Directions: The answer must be an exact copy of the lines from the one containing "Christie's Quotes By" through the end of the records, with the pictures left out.

[Data entries]
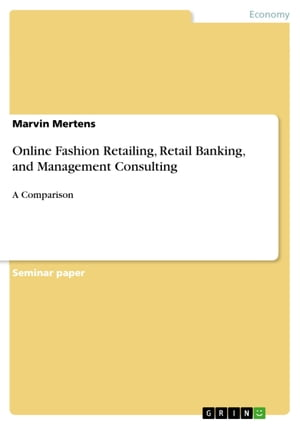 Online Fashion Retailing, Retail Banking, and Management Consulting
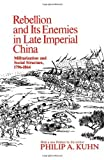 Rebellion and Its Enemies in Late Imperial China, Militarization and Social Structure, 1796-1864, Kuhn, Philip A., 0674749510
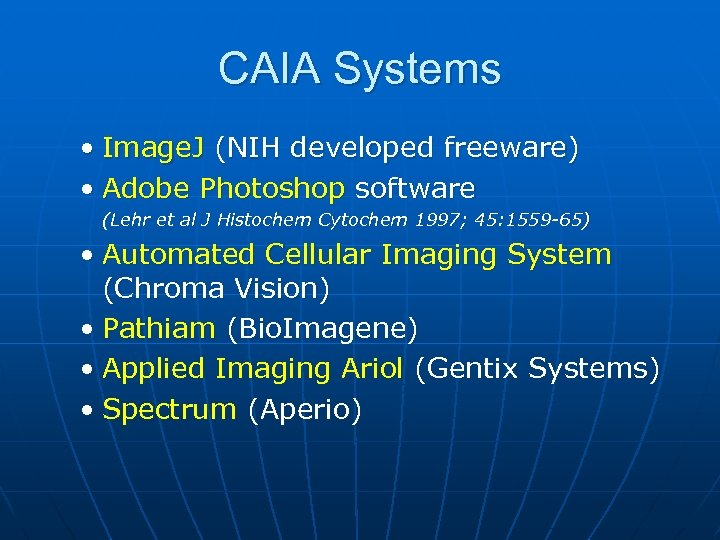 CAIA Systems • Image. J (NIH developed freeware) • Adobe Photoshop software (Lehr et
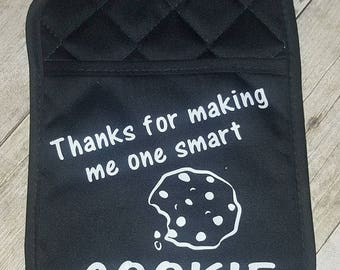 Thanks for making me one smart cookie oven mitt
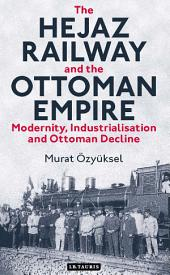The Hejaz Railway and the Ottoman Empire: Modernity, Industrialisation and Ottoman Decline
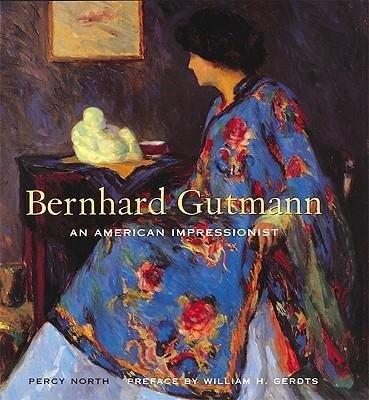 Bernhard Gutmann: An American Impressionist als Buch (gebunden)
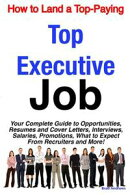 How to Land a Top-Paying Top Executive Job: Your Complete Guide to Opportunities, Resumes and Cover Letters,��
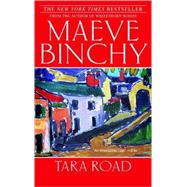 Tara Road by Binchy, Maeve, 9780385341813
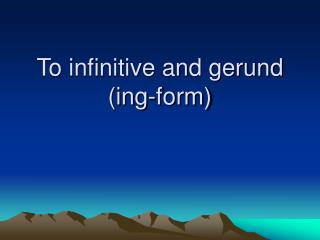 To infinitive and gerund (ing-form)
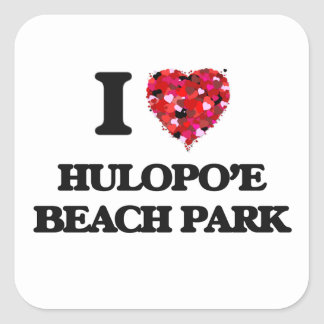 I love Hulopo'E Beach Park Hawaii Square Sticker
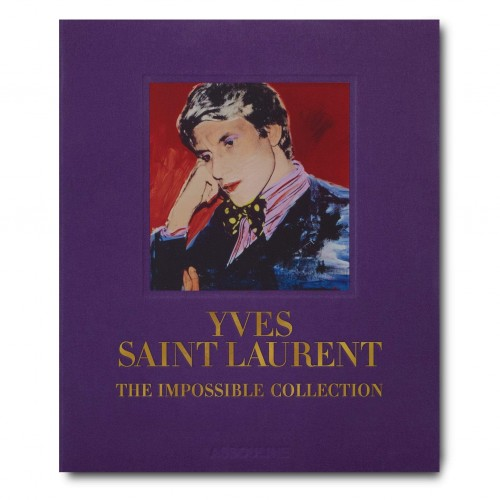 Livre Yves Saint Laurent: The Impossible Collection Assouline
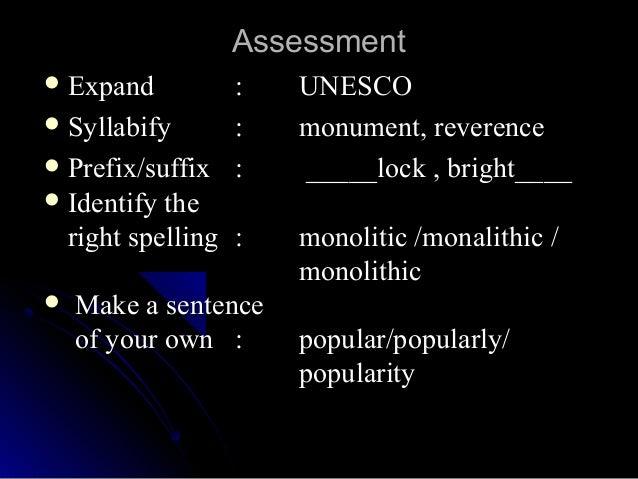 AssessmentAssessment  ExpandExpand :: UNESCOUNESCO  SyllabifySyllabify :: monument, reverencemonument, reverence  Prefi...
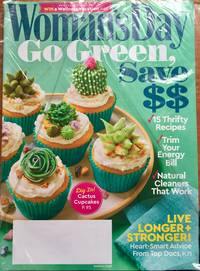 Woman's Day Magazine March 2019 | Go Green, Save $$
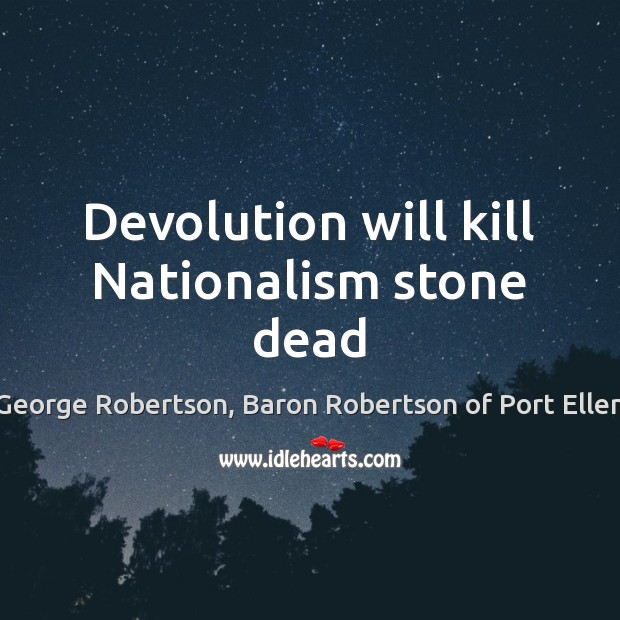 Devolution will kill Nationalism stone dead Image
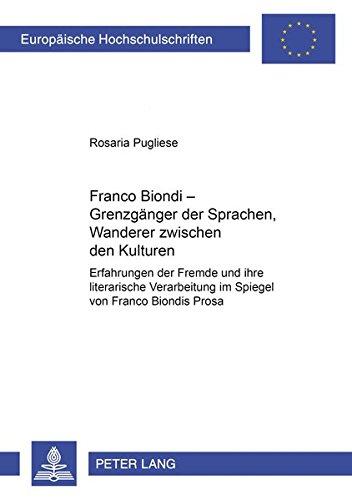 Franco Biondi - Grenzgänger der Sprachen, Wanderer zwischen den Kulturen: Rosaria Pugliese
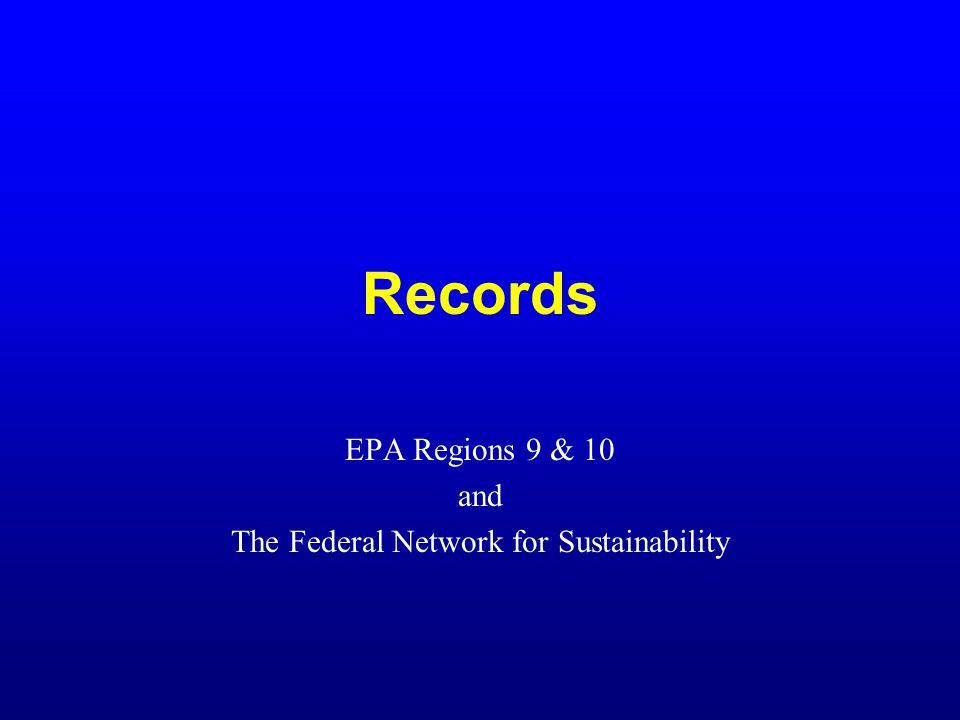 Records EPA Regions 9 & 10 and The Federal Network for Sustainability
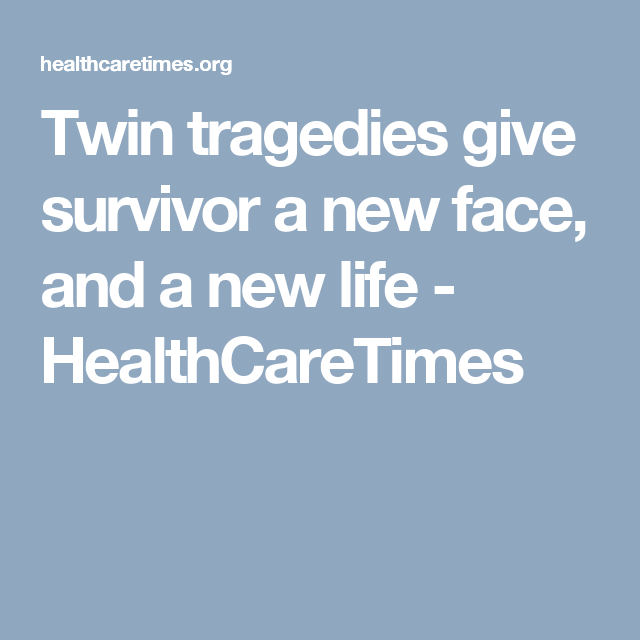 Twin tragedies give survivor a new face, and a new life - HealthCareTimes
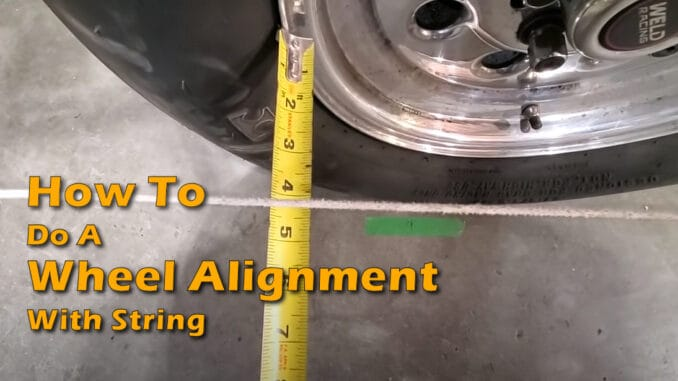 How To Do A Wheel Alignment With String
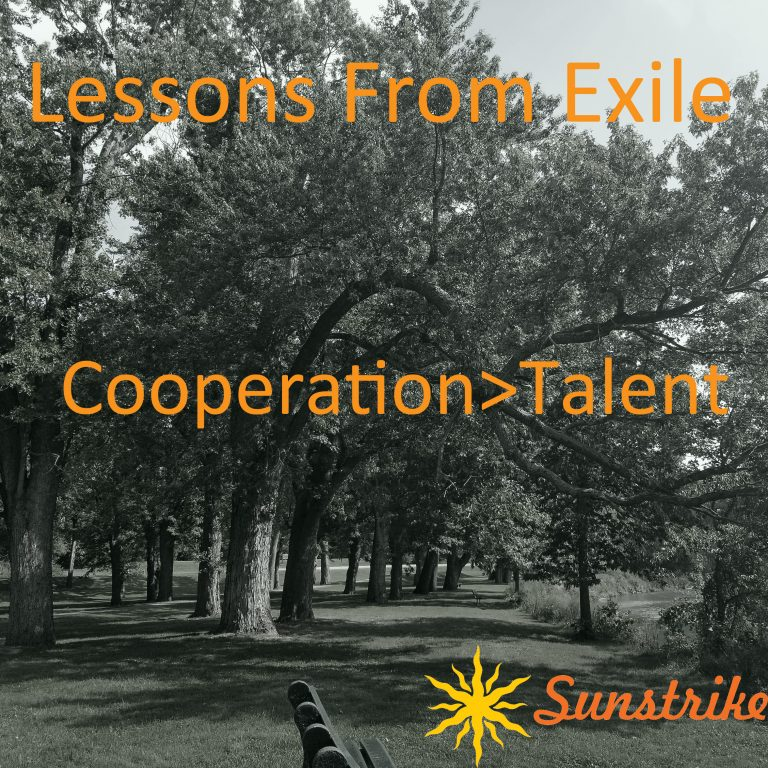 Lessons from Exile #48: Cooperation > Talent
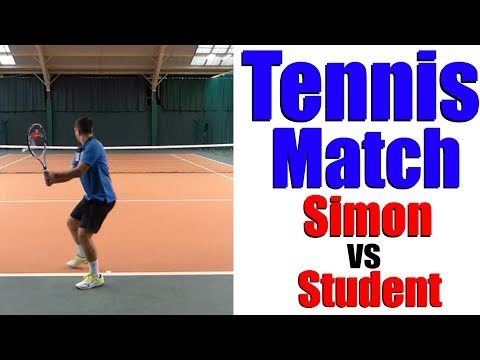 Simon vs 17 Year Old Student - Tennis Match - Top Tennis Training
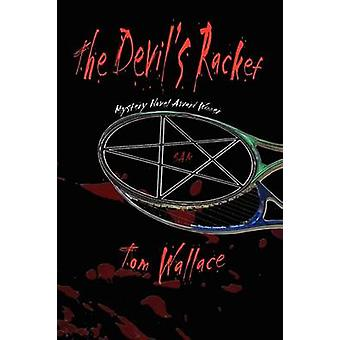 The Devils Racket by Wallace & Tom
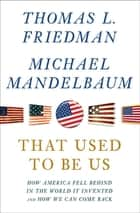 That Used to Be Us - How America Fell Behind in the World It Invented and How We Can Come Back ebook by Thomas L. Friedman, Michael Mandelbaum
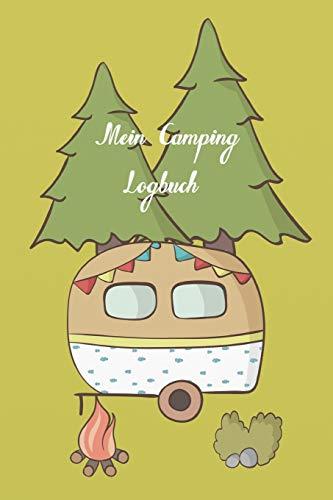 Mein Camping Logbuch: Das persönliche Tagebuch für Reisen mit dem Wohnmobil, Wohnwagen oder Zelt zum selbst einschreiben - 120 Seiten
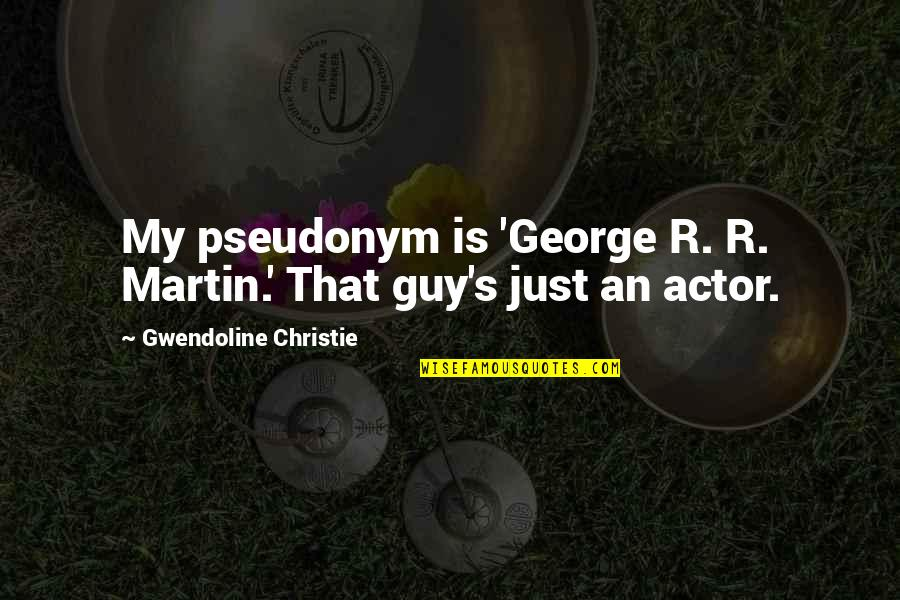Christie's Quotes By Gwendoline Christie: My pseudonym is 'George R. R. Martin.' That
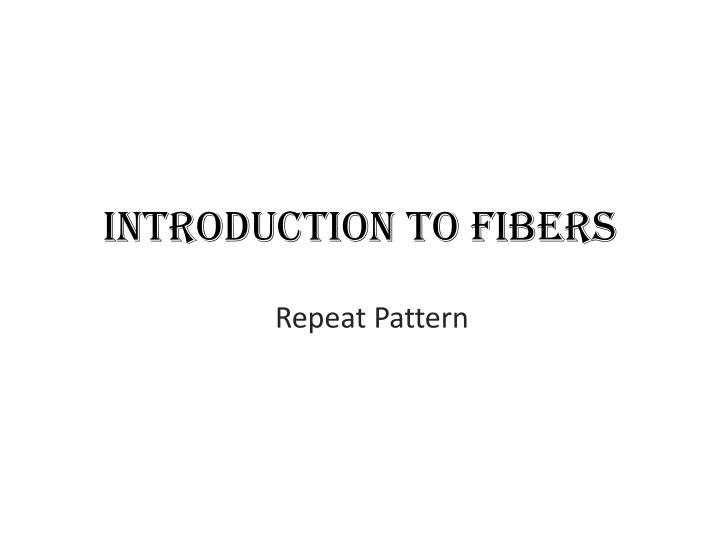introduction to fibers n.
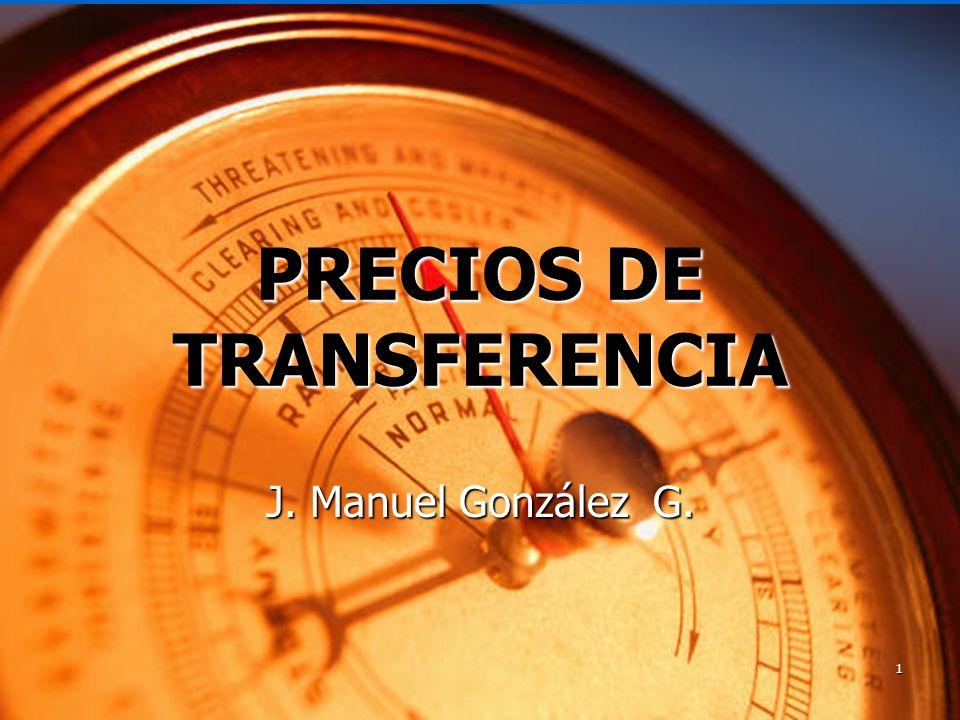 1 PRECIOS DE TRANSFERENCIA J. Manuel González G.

Response to the exercise:
Christie's Quotes By Gwendoline Christie: My pseudonym is 'George R. R. Martin.' That
introduction to fibers n.
 1 PRECIOS DE TRANSFERENCIA J. Manuel González G.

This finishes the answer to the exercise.